The second pitfall is certificate expiry. Unlike shared secrets, which don't expire, certificates have a defined validity period. If your RADIUS server certificate expires, every NAS device in your estate will fail to authenticate simultaneously. You need certificate lifecycle management — automated renewal where possible, and monitoring with alerting well ahead of expiry. Ninety days' notice is the minimum; thirty days is better.

The third issue is NAS device compatibility. Not all NAS devices support RadSec natively. Older Cisco IOS versions, some legacy Aruba controllers, and certain consumer-grade access points don't have RadSec support. Before committing to a RadSec deployment, audit your NAS estate for compatibility. Cisco IOS-XE 16.x and later, Aruba AOS-CX, Ruckus SmartZone, and Juniper EX series all have solid RadSec support. For devices that don't support RadSec natively, a RadSec proxy — an open-source option like radsecproxy — can bridge the gap, accepting UDP RADIUS from legacy devices and forwarding it over TLS to the cloud RADIUS server.

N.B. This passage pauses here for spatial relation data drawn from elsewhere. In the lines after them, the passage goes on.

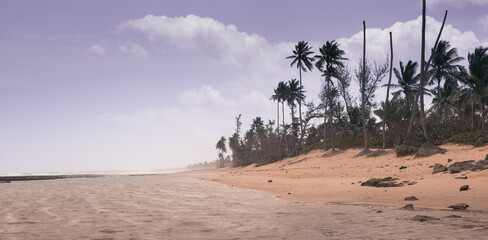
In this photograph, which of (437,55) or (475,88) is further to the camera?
(437,55)

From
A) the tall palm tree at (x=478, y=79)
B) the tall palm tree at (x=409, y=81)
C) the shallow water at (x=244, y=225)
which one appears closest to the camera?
the shallow water at (x=244, y=225)

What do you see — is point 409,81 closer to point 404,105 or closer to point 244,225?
point 404,105

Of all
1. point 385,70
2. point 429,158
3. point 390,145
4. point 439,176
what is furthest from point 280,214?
point 385,70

The fourth consideration is connection persistence and keepalives. RadSec uses persistent TCP connections, but firewalls and NAT devices with aggressive timeout policies can silently drop idle connections. Configure TCP keepalives on your RadSec connections — typically a keepalive interval of sixty seconds is sufficient to prevent premature connection teardown. Most RADIUS server implementations and NAS devices support this configuration.

For Cisco IOS-XE, the RadSec configuration looks like this. You define a RADIUS server with the address of your cloud RADIUS endpoint, specify TLS as the transport, reference your trustpoint — which is the certificate store on the device — and set the destination port to 2083. You then reference this server in your AAA server group configuration. The specifics vary by platform version, but the logical structure is consistent across vendors.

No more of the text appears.